The situation becomes more complex when we consider that children and their hearts are still developing. In other words, it is only a matter of time until they outgrow their replacement valves. This can mean multiple operations until they reach adulthood.
“Heart defects have a significant impact on children’s and families’ quality of life. Fortunately, we now have the tools to surgically correct these defects, but it’s always going to be a stopgap measure. Families know that repeat surgeries will be required, which is a nerve-racking prospect. With living heart valves, the hope of a one-time fix is very real.”
The secret ingredient: A special kind of bioink
It looks like the heart valve made by Houman Savoji, research scientist, and Arman Jafari, the PhD student who works with him, might just overcome this problem. The properties of the new materials that have been developed are very promising, which means they will be able to test the potential of the new valves to grow with the heart.
This fascinating achievement belongs to the realm of tissue engineering, a forward-looking discipline with a bright outlook. It combines the methodology and expertise of engineering and life sciences. The objective is to produce tissues or artificial organs using a patient’s own stem cells, which will have been directed toward a target destination in the lab. Tissue engineering techniques can be used to print structures (or “scaffolds”) with bioink, a special substance made of biomaterials and cells. The stem cells then attach themselves to the scaffold until the entire thing is replaced by living tissue. In other words, this technology taps into the patient’s own regenerating capacity to repair their own tissues.
“Heart valves printed with the special bioink that we have developed are biomimetic: they actually mimic the valves they will replace. They open and close like natural valves and function normally in an environment that reproduces human body conditions.”
Given that the cells used to produce the heart valve come from the patient, the risk of rejection is much lower than with other types of transplants.
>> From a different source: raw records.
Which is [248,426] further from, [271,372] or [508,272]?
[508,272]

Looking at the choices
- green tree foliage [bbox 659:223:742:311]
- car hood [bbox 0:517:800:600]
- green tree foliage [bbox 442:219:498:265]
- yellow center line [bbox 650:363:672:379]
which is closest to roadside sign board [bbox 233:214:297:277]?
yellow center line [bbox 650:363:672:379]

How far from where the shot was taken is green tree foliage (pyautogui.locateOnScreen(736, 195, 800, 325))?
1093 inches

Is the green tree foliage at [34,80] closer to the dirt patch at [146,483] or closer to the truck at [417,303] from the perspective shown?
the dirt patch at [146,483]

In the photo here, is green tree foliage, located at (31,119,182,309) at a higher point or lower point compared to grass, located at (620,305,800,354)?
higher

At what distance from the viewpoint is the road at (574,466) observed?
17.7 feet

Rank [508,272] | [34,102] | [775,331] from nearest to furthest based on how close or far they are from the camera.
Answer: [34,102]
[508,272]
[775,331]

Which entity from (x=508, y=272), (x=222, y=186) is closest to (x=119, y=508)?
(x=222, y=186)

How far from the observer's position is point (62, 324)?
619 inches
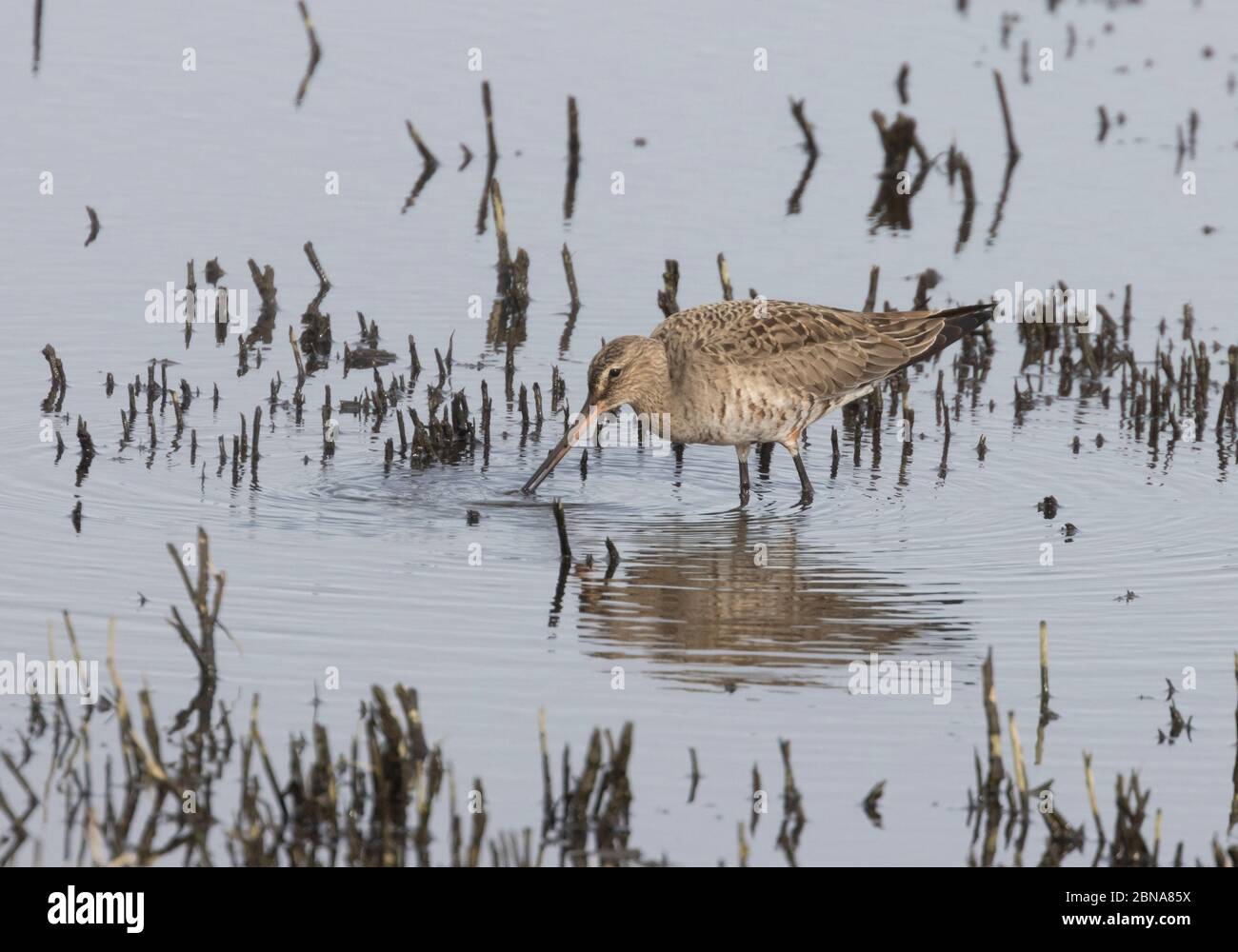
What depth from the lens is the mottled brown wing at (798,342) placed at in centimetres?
1062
Credits : Véronique Lavoie
From the research bench to patients’ bedsides
There are still plenty of steps to work through before the technology is available to young heart patients. To start, the findings have been published in a high-profile scientific journal. There will be several years of development and testing, similar to the process for a mechanical valve. The research team insists on passing all the tests required by international standards. So far, everything points to a positive outcome.
“The support we get from the community for our research makes all the difference. It gives us the freedom we need to make scientific breakthroughs like this living heart valve and use them to improve our patients’ lives.”
These kinds of ambitious projects are poised to transform the world of health care. They show just how much of an impact you are having on patient outcomes at Sainte-Justine. By empowering researchers to excel, you are giving them the tools they need to be at the forefront of scientific progress and fuelling hope for a healthier tomorrow for thousands of children and their families.